:: Text passage ::

You are viewing a plain text version of this content. The canonical link for it is here.
Posted to dev@pdfbox.apache.org by "Timo Boehme (JIRA)" <ji...@apache.org> on 2012/05/21 23:20:41 UTC
[jira] [Resolved] (PDFBOX-1098) Wrong implemented stream reader

     [ https://issues.apache.org/jira/browse/PDFBOX-1098?page=com.atlassian.jira.plugin.system.issuetabpanels:all-tabpanel ]

Timo Boehme resolved PDFBOX-1098.
---------------------------------

       Resolution: Duplicate
    Fix Version/s: 1.7.0
         Assignee: Timo Boehme

Solved in PDFBOX-1299 for PDFParser and direclty specified length (length specified via indirect object is not reliable for sequential parser). NonSequentialPDFParser does not have this problem.

:::

:: Task goal ::
Transcribe the part of the PDFBOX-1098 issue notice between "Timo Boehme resolved" and "have this problem.", inclusive. The material after this text can be left aside.

:: Available data ::

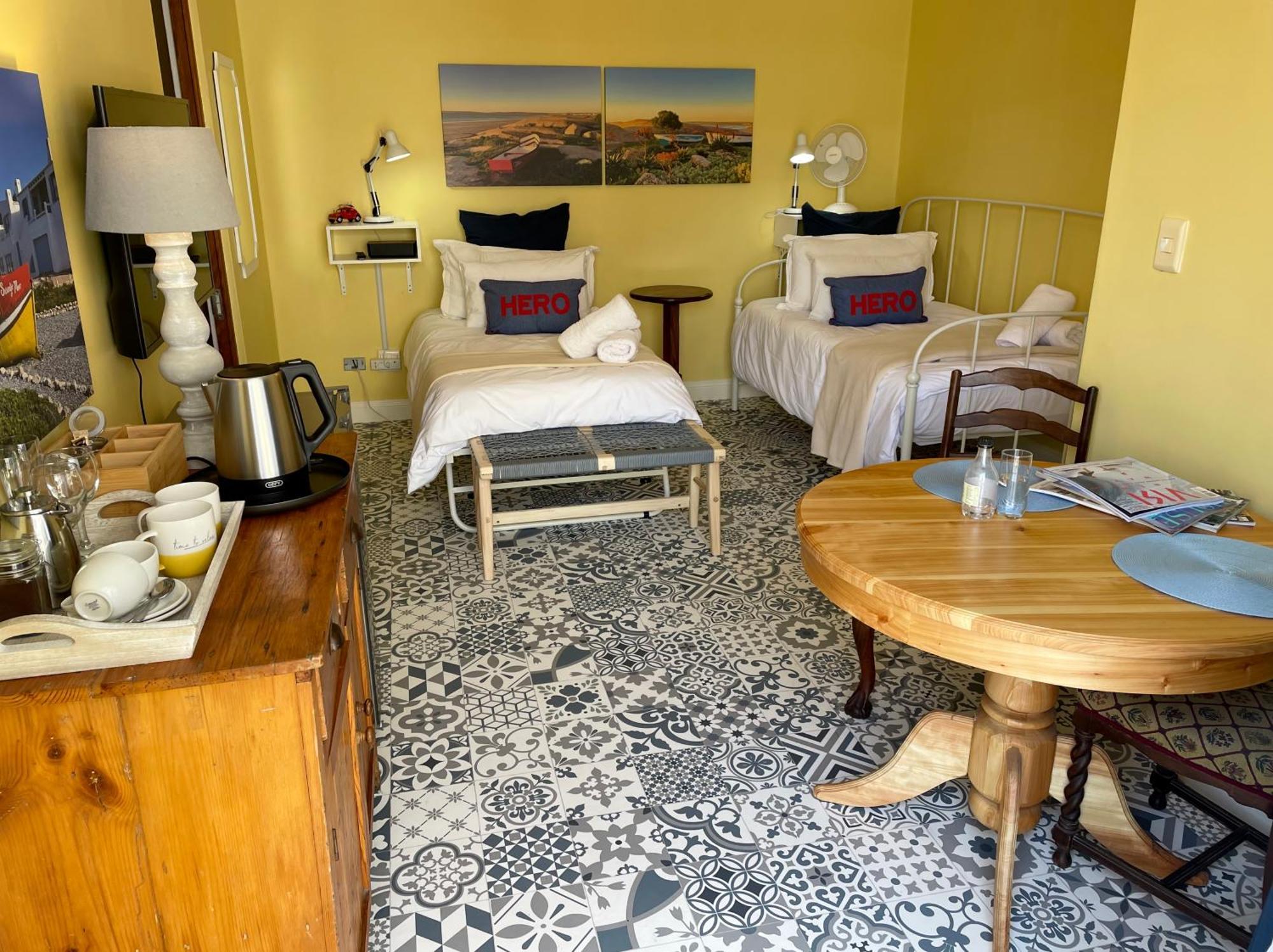 Paternoster Manor 호텔 외부 사진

:::

:: Solution for this task ::
Timo Boehme resolved PDFBOX-1098.
---------------------------------

       Resolution: Duplicate
    Fix Version/s: 1.7.0
         Assignee: Timo Boehme

Solved in PDFBOX-1299 for PDFParser and direclty specified length (length specified via indirect object is not reliable for sequential parser). NonSequentialPDFParser does not have this problem.